Recopiez fidèlement le passage de l'article ci-dessous sur les scripteurs des humoristes, en commençant à « Les scripteurs des humoristes : Des » et en finissant à « ombrage. Tour  d’horizon. ».

**Extrait du document**
▬▬▬▬▬▬

Les scripteurs des humoristes : Des mots pour le rire
Scène

Les scripteurs des humoristes : Des mots pour le rire

En humour, une performance solo est l’aboutissement d’un travail collectif. Derrière les Huard, Anctil, Rousseau et Cie, on trouve une vingtaine de scripteurs qui travaillent dans l’ombre des vedettes sans en prendre ombrage. Tour  d’horizon.

Derrière les plaisantins qui vous font rire sur scène, s’active généralement une petite armée qui fourbit leurs blagues. Une armée de l’ombre. Si tous les humoristes mettent la main à l’écriture de leurs spectacles (en rédigeant eux-mêmes des numéros ou juste en dirigeant les brainstormings), la plupart emploient des scripteurs, dont le public ignore les noms et les visages. En voici quelques-uns…

"Les scripteurs fournissent des gags, la façon de les formuler, la structure. Ils rendent les humoristes drôles, finalement, rigole doucement Pierre-Michel Tremblay. Ça, c’est notre chicane amicale. Nous, on dit : "Les humoristes ne sont pas drôles, une chance qu’il y a les scripteurs. " Et les humoristes rétorquent: "Vous servez juste à arranger les jokes…""

En fait, la complicité qui lie le couple auteur-performer est très importante. Et même si les scripteurs travaillent souvent pour plusieurs humoristes, beaucoup affirment qu’ils ne pourraient pas écrire pour n’importe qui. "Moi, il faut que je sois en totale admiration devant l’artiste, qu’il m’épate. C’est sûr qu’il faut travailler pour des gens qu’on trouve drôles", juge Émile Gaudreault.

Et avec qui on partage des affinités humoristiques. Se transformant au fil des commandes, le scripteur doit être "capable de se mettre efficacement au service de l’univers de l’humoriste pour qui il écrit, sans trahir le sien, croit Pierre-Michel Tremblay. Normalement, un scripteur doit avoir une bonne culture générale et être capable de trouver l’angle comique de n’importe quel sujet. C’est vraiment l’art de naviguer entre ce qu’on est, notre propre style, et la commande." Des créatures souples et personnelles à la fois, ces scripteurs.

"On est des espèces de caméléons, avance René Brisebois. On se moule à l’artiste avec qui on travaille. Mais on essaie toujours de laisser un peu de nous-mêmes. En fait, ça dépend de notre relation avec l’humoriste. Il y en a qui sont hyper ouverts; d’autres qui savent exactement ce qu’ils veulent. Et plus tu es proche de l’humoriste, moins tu as d’inhibitions avec lui. Tu peux te livrer davantage. Ce qui fait que ça fonctionne, c’est difficile à expliquer. Un peu comme en amour ou en amitié: ça clique ou ça ne clique pas. Disons qu’on a à peu près la même façon de voir le monde."

▬▬▬▬▬▬

[Données sur les relations spatiales]
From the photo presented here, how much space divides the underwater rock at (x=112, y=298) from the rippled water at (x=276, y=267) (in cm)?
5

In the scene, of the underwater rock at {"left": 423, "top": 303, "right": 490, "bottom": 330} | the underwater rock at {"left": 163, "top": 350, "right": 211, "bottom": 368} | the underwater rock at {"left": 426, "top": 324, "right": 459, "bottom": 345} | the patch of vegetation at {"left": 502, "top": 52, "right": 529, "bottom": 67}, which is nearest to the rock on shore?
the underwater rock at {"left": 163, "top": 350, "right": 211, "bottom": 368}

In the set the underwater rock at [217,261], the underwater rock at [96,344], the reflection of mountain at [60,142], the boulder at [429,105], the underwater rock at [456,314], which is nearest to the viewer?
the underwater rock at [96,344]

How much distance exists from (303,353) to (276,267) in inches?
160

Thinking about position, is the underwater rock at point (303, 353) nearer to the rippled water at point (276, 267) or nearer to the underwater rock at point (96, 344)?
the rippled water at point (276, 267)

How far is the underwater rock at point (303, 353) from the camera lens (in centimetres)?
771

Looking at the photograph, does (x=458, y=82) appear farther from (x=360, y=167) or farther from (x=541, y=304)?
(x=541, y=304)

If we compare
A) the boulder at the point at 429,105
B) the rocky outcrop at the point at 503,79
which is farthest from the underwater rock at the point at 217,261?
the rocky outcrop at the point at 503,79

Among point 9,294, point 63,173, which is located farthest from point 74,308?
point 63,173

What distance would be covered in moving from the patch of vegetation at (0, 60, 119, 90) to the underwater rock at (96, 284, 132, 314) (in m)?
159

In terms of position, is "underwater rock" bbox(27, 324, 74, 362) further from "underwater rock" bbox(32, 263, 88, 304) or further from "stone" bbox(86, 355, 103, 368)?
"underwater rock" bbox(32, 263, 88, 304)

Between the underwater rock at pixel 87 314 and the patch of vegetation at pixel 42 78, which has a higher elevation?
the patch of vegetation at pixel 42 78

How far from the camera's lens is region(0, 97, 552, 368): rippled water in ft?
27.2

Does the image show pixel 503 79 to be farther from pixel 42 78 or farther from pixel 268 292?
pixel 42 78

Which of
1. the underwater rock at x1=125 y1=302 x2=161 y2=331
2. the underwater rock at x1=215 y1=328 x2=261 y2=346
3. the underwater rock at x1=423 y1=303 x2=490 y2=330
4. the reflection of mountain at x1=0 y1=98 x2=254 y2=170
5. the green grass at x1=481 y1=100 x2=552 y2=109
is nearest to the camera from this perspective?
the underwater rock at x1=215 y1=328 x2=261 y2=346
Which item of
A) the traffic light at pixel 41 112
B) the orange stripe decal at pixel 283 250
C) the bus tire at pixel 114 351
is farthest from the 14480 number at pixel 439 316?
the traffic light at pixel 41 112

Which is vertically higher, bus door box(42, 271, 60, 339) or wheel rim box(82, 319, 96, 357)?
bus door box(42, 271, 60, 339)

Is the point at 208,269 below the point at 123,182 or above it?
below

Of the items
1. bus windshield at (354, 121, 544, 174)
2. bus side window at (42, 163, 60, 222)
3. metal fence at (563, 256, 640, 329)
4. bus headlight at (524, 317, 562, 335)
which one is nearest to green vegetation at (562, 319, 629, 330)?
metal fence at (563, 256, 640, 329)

▬▬▬▬▬▬

**Réponse**
Les scripteurs des humoristes : Des mots pour le rire
Scène

Les scripteurs des humoristes : Des mots pour le rire

En humour, une performance solo est l’aboutissement d’un travail collectif. Derrière les Huard, Anctil, Rousseau et Cie, on trouve une vingtaine de scripteurs qui travaillent dans l’ombre des vedettes sans en prendre ombrage. Tour  d’horizon.